Harvests have been affected by drought and heatwaves in South Asia, Europe, China, Sudan, Mozambique and Uruguay, the UN's World Food Programme said in November last year.
# RISING OIL PRICES
Record oil prices have boosted the cost of fertiliser and freight for bulk commodities. Stung by the high transportation costs, food makers have passed some of the high crop prices to consumers.
The oil price spike has also turned up the pressure for countries to switch to biofuels, which the FAO says will drive up the cost of corn, sugar and soya beans.
# CURB ON EXPORTS
A number of governments, including Egypt, Argentina, Kazakhstan, Vietnam, Thailand, India and China, have imposed restrictions to limit grain exports and keep more of their food at home and guarantee domestic supply.
The Vietnam Food Association has asked its members to stop signing new rice export contracts. Malaysia plans to import rice from other South-east Asian nations to build reserves.

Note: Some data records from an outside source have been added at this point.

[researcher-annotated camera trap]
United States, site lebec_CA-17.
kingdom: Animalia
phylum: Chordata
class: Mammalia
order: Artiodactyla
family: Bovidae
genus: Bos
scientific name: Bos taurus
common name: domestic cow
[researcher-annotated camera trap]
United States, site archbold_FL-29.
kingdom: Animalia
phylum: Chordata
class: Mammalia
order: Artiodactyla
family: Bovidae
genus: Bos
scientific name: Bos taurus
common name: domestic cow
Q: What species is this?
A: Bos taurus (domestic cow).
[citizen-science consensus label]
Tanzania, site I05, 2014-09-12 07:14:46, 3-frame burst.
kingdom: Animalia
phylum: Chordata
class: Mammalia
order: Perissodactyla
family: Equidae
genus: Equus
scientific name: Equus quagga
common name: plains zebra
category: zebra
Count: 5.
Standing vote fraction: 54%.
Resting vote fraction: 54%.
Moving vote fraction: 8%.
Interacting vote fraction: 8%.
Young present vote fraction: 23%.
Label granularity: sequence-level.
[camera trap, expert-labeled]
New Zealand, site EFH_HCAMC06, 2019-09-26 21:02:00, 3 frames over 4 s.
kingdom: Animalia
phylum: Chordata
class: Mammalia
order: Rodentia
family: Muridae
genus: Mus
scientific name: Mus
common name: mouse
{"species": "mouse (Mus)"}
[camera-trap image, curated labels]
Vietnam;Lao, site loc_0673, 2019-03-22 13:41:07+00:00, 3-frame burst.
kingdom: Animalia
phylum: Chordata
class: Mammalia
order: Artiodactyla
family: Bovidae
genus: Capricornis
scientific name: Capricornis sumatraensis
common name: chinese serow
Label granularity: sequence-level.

The Philippines is buying the grain from an emergency regional stockpile and taking additional supplies from the US.
# NOT ENOUGH INVESTMENT
The farm sector has failed to invest enough in production over the past five years. With the US credit squeeze getting worse by the day, securing borrowings has become harder for farmers in the world's biggest grain exporter.
Also, grain elevators - companies that buy from farmers and remarket to processors - are seeing losses because they have committed to provide grains to processors at much lower prices.
# DISEASED CROPS
Vietnam's farm sector faces the prospect of a return of the deadly crop disease which affected its crop yield badly last year. A viral disease called tungro and infestations of the brown plant-hopper insect in its fields have also led to global supplies being drained.
Scientists are also worried about the spread of a wheat-killing fungus, known as Ug99, from Africa to Pakistan and India.
The spread of the deadly virus, against which an effective fungicide does not exist, threatens the vital Asian Bread Basket, including the Punjab region.
India and Pakistan are home to more than 50 million small-scale wheat farmers, who are more vulnerable to disease than bigger producers in developed countries, who can afford to purchase expensive fungicides to protect their crops.